## Il Suo compito
Secondo il brano citato, a quali affidamenti si applica l'obbligo di motivazione previsto dall'articolo 192 co. 2?

3. L’obbligo di motivazione rafforzata di cui all’articolo 192 co. 2 decreto legislativo 50/2016

Riguardo la seconda limitazione prevista per l’in house providing, l’articolo 192 co. 2 del codice dei contratti impone alla P.a. di motivare la scelta del ricorso all’autoproduzione, specificando le ragioni del mancato ricorso al mercato e le utilità ricavabili per la collettività da una gestione del servizio, per così dire, interorganica. Di preciso, la P.a. dovrebbe, in primo luogo, esporre il motivo per cui non esternalizza, descrivendo i caratteri del c.d. “fallimento del mercato” per il servizio di suo interesse. In secondo luogo, l’ente deve giustificare la scelta del soggetto per l’affidamento in house, rappresentando l’opzione sul piano dei costi e dei benefici per la collettività e per l’amministrazione. Si richiede, pertanto, un’analisi in concreto, effettuata caso per caso, sulla base dei dati comparabili (Così, Consiglio di Stato, sez. V., 16.11.2018, n. 6456).

Si aggiunge, altresì, come l’obbligo di motivazione concerne qualsiasi affidamento, a prescindere dal fatto che sia al di sotto o al di sopra della soglia di rilevanza comunitaria. Infatti, la P.a. è tenuta al rispetto delle regole di evidenza pubblica a fronte di contratti sopra soglia; per i rapporti sotto soglia, la P.a. gode di maggior flessibilità e semplificazione delle regole, ma l’individuazione dell’operatore deve avvenire, salvo casi marginali di affidamento diretto, nel rispetto dei principi di concorrenza e delle regole di rotazione degli inviti e di massima partecipazione, con particolare riguardo verso le piccole e le medie imprese. Ne deriva che, a prescindere dal valore del rapporto, la P.a. deve motivare l’affidamento in house.

Ora, la norma in esame lumeggia una nota problematica inerente il rapporto tra esternalizzazione e internalizzazione dei servizi e solo in tempi recenti ridimensionata da due pronunce della Corte di Lussemburgo e della Corte Costituzionale. Se, infatti, la P.a. non è tenuta a spiegare le ragioni del ricorso al mercato, ma solo della scelta opposta volta a un affidamento diretto, si può inferire un generale favor nazionale per l’esternalizzazione e per il recupero del servizio dagli operatori del mercato, sollecitando la concorrenza.

## Elenco fornito

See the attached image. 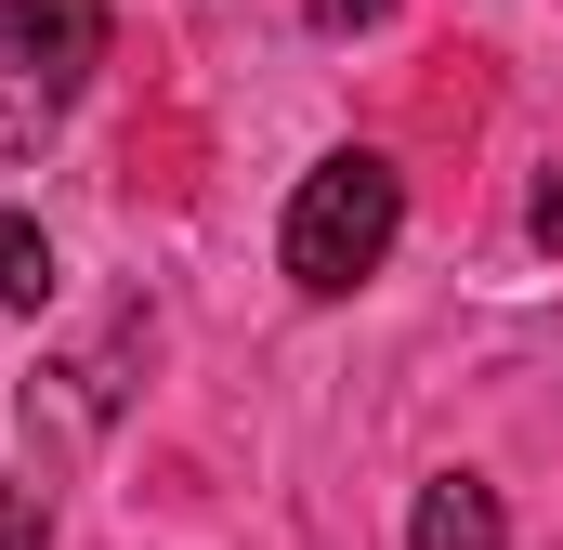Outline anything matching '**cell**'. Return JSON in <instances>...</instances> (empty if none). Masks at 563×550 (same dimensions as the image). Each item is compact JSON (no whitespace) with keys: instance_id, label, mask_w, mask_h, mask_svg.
Returning a JSON list of instances; mask_svg holds the SVG:
<instances>
[{"instance_id":"cell-1","label":"cell","mask_w":563,"mask_h":550,"mask_svg":"<svg viewBox=\"0 0 563 550\" xmlns=\"http://www.w3.org/2000/svg\"><path fill=\"white\" fill-rule=\"evenodd\" d=\"M394 237H407V170L380 144H341V157L301 170V197H288V223H276V263H288L301 301H341V288H367V275L394 263Z\"/></svg>"},{"instance_id":"cell-2","label":"cell","mask_w":563,"mask_h":550,"mask_svg":"<svg viewBox=\"0 0 563 550\" xmlns=\"http://www.w3.org/2000/svg\"><path fill=\"white\" fill-rule=\"evenodd\" d=\"M106 66V13L92 0H0V79H26L40 106H66Z\"/></svg>"},{"instance_id":"cell-3","label":"cell","mask_w":563,"mask_h":550,"mask_svg":"<svg viewBox=\"0 0 563 550\" xmlns=\"http://www.w3.org/2000/svg\"><path fill=\"white\" fill-rule=\"evenodd\" d=\"M407 550H511V512L485 472H432L420 512H407Z\"/></svg>"},{"instance_id":"cell-4","label":"cell","mask_w":563,"mask_h":550,"mask_svg":"<svg viewBox=\"0 0 563 550\" xmlns=\"http://www.w3.org/2000/svg\"><path fill=\"white\" fill-rule=\"evenodd\" d=\"M53 301V237L26 210H0V315H40Z\"/></svg>"},{"instance_id":"cell-5","label":"cell","mask_w":563,"mask_h":550,"mask_svg":"<svg viewBox=\"0 0 563 550\" xmlns=\"http://www.w3.org/2000/svg\"><path fill=\"white\" fill-rule=\"evenodd\" d=\"M0 550H40V485H13V498H0Z\"/></svg>"},{"instance_id":"cell-6","label":"cell","mask_w":563,"mask_h":550,"mask_svg":"<svg viewBox=\"0 0 563 550\" xmlns=\"http://www.w3.org/2000/svg\"><path fill=\"white\" fill-rule=\"evenodd\" d=\"M380 13H394V0H314V26H328V40H354V26H380Z\"/></svg>"}]
</instances>
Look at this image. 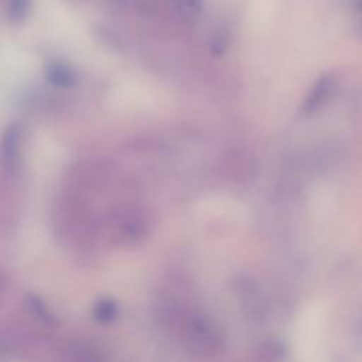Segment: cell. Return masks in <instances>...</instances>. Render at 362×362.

## Esito del compito
A qualsiasi affidamento, che sia al di sotto o al di sopra della soglia di rilevanza comunitaria.